Russland drohen Sanktionen bis hin zum WM Ausschluss

©AFP PHOTO / Movsumov

Systematisches Staatsdoping erschüttert auch den russischen Fußball. Dem Verband drohen harte Sanktionen durch die FIFA.

Der Doping Skandal des russischen Fußballs kann kurz vor der Gruppenauslosung am 01. Dezember eine empfindliche Strafe bis hin zum Turnierausschluss zur Folge haben. Die britische Daily Mail berichtete zuletzt, dass die FIFA intensive Untersuchungen anstellen möchte, um den Dopingvorfällen im russischen Fußball nachzugehen. Dabei spielt die Mithilfe des Dopingkronzeugens Grigorij Rodtschenkow eine wichtige Rolle, der den ehemaligen Sport- und Vize-Premierminister Witali Mutko der Beihilfe bezichtigt. Da Präsident Wladimir Putin sich bereits hinter Mutko gestellt und ihm sein Vertrauen ausgesprochen hat, gilt der WM Ausschluss Russlands allerdings als unwahrscheinlich.
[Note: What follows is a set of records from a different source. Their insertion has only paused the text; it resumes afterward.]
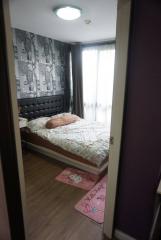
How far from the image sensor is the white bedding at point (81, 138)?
2654mm

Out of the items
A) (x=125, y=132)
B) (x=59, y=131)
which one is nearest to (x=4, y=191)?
(x=125, y=132)

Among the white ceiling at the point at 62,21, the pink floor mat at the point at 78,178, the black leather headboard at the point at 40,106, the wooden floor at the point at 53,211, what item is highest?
the white ceiling at the point at 62,21

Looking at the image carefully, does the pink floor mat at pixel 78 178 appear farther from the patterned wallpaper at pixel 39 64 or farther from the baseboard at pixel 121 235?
the patterned wallpaper at pixel 39 64

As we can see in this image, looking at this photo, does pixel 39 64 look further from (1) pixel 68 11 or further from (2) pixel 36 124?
(1) pixel 68 11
++++++  UPDATE 24.05.2018 +++++++

Die FIFA hat nach eigenen Angaben keine positiven Dopingfunde bei russischen Spielern aus dem WM Kader festgestellt. Die ARD hatte über auffällige Proben unter Russlands WM-Spielern aus dem 35-köpfigen erweiterten WM Kader des russischen  Nationaltrainers Stanislaw Tschertschessow berichtet. Gegen verschiedene Spieler, die nicht für die WM nominiert wurden, laufen hingegen noch Untersuchungen, die mit Unterstützung der Welt-Antidopingagentur durchgeführt werden. Damit sind die anhaltenden Dopingvorwürfe gegen das russische Team kurz vor dem Beginn der Weltmeisterschaft und dem Eröffnungsspiel mit der russischen Mannschaft zumindest offiziell vom Tisch.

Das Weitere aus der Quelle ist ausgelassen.